Sponsors

‘Co-production’ in mental healthcare delivery

‘Co-production’ in the design and delivery of mental healthcare was the central theme at an evening event held in June at london’s Dragon Café in Borough, reports DIMHN President, Joe Forster, who attended.

He explained: “Professor of Democratic Mental Health, Mick McKeown, and his colleague, Professor Karen Wright, from the University of Central lancashire (where DIMHN has its early roots), explained that ‘co-production’ is the vision behind their new book, Essentials of Mental Health Nursing, newly published in print and online by Sage. This innovative textbook involved student nurses and service-users among its authors and production team. The chapter on environments was written by me with two service-users – Dr Rob MacDonald and Ian Callaghan, and student nurse, Sarah loughran. The book features both DIMHN and Mental Fight Club, which runs the Dragon Café, and whose late founder, Sarah Wheeler, presented at a past DIMH conference, as exemplars of coproduction. Alongside speeches from myself and Mick McKeown, Sarah loughran presented the Dragon Café’s Declan McGill – who is also Mental Fight Club’s communications manager – with a copy of the book and a certificate. 

“Sarah loughran, now a staff nurse with Cheshire and Wirral Partnership NHS Foundation Trust, explained that while our chapter is just one of over 40 in this extensive book, it provides a fifth of the entries for ‘co-production’ in the index. Dragon Café patrons joined in with a spirited and wide-ranging debate on how policy and practice have affected their own and others’ experiences of mental healthcare.
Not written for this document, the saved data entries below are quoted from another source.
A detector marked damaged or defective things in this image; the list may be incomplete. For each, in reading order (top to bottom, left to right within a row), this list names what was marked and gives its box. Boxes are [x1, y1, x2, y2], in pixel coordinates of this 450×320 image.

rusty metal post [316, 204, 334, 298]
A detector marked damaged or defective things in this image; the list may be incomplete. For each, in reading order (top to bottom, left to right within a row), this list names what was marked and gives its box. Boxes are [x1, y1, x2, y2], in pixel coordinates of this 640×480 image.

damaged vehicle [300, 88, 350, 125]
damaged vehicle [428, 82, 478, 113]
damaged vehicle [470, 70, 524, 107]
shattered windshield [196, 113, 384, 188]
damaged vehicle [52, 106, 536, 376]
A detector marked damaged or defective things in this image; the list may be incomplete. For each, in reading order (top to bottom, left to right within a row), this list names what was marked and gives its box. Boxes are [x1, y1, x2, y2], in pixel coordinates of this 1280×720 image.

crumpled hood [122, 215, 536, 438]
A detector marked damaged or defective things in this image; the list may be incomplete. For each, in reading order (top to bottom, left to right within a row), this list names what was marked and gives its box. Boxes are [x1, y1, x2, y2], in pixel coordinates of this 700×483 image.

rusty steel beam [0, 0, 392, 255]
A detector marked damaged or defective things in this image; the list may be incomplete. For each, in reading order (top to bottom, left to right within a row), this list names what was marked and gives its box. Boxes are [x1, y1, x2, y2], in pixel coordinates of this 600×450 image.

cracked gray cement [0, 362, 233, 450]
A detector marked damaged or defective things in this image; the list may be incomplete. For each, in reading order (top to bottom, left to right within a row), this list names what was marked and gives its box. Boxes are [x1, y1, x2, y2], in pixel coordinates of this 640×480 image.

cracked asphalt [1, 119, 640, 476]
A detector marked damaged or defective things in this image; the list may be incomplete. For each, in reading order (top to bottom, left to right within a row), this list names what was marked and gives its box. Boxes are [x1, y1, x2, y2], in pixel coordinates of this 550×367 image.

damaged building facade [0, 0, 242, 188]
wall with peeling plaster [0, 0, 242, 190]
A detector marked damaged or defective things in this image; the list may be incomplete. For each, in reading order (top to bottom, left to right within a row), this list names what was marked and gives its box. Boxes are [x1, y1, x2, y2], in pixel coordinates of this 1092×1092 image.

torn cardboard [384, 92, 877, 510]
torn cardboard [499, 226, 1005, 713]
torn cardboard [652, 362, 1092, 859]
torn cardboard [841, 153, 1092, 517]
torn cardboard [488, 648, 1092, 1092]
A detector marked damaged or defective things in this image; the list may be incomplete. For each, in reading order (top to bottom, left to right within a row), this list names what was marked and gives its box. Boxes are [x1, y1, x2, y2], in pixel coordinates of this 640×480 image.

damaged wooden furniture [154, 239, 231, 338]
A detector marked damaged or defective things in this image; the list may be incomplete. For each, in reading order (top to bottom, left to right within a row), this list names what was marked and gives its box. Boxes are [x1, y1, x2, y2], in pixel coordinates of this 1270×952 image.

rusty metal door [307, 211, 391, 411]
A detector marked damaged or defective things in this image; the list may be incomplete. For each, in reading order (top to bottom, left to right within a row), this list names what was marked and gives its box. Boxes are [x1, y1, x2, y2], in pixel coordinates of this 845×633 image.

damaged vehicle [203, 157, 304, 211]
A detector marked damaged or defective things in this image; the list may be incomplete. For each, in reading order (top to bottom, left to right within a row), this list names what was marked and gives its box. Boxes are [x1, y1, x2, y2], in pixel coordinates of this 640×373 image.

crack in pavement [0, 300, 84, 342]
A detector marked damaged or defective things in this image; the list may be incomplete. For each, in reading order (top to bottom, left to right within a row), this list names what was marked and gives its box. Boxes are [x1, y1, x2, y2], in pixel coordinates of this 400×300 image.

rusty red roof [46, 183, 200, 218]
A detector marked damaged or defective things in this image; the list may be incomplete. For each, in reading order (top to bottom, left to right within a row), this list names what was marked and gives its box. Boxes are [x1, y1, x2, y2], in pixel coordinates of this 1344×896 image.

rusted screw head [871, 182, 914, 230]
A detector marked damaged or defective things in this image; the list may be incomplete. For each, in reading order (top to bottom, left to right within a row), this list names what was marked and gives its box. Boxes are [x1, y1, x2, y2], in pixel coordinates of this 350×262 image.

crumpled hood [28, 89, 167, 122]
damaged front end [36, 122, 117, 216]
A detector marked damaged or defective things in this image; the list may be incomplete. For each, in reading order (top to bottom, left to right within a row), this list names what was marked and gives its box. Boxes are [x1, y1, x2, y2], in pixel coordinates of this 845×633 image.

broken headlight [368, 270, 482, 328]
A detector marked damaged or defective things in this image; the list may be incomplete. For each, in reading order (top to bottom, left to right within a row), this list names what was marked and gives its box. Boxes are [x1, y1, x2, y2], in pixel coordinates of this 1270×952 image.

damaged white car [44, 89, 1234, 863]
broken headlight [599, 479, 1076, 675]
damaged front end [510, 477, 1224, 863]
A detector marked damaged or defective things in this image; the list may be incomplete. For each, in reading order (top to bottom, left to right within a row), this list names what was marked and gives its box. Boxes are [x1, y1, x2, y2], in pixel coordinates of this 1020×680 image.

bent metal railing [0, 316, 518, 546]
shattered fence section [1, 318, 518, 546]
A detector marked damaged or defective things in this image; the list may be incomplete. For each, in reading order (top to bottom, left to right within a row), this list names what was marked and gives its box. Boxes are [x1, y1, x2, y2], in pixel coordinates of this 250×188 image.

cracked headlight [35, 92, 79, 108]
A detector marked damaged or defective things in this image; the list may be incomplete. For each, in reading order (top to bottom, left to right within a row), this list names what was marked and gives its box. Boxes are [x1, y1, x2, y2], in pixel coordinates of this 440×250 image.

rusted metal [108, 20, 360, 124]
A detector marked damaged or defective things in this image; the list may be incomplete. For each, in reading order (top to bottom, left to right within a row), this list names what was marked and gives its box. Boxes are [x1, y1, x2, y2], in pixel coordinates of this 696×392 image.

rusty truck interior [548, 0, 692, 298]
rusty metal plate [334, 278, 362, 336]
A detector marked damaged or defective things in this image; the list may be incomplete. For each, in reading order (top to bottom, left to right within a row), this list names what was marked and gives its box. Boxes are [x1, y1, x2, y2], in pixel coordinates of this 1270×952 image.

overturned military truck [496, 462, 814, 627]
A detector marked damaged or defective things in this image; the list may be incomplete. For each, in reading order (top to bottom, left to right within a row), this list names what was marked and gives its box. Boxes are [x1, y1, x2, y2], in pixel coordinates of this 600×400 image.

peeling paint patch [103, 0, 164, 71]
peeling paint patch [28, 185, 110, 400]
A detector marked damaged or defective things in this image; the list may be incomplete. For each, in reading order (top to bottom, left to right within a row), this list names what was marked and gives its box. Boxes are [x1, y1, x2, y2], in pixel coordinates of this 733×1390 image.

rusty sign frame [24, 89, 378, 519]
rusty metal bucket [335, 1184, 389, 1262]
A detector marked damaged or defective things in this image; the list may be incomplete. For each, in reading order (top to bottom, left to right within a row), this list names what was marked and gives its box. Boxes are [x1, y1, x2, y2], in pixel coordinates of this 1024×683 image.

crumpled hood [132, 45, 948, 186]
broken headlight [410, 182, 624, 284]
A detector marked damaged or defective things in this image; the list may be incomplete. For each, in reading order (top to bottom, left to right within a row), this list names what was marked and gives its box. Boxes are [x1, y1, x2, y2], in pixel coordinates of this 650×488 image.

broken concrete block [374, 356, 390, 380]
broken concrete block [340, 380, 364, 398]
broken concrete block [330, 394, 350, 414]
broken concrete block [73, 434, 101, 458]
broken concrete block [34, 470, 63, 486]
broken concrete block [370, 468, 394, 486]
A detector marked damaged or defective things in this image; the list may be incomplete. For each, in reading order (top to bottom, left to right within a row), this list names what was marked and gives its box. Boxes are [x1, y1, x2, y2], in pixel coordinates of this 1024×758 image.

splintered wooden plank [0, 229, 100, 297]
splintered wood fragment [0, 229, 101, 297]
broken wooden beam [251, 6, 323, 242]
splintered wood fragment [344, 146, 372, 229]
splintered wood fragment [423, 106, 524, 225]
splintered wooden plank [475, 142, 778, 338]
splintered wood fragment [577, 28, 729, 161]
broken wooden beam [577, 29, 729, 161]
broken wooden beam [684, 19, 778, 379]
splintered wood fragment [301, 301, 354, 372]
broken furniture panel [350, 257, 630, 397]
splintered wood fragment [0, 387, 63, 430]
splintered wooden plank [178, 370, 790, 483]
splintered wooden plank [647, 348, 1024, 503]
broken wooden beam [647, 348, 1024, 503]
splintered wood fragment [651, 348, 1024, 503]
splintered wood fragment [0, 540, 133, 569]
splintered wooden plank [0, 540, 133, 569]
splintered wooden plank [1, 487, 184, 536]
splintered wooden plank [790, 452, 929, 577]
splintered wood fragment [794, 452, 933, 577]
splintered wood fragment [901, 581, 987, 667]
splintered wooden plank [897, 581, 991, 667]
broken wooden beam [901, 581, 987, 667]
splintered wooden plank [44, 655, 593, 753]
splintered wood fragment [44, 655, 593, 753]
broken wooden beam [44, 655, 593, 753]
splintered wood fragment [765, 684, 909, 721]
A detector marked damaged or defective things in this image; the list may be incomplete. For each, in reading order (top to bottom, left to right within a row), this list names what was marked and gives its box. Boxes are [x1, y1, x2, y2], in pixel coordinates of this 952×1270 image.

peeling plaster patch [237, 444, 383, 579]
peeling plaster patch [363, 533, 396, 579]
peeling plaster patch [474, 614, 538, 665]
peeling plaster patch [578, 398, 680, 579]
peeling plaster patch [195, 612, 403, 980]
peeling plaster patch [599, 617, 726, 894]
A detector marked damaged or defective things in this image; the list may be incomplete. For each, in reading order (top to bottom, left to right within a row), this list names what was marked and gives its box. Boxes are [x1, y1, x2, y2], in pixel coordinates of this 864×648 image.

Artist Katharine lazenby, congratulated for winning the Spring/Summer 2018 Dentons Art Prize just days before, then presented a compelling account of her own experiences of mental healthcare and the ways that environments – good and bad – had contributed. She then described how she now uses co-production, with charity, Hospital Rooms, to create, commission, and curate, museum-quality art ‘to disrupt and lift the barriers to those environments’, which she said should be ‘places where people feel valued, involved, and optimistic’.” 

Pictured with Joe Forster (far left), left to right, are Katharine lazenby, Mick McKeown, Sarah loughran, and Declan McGill.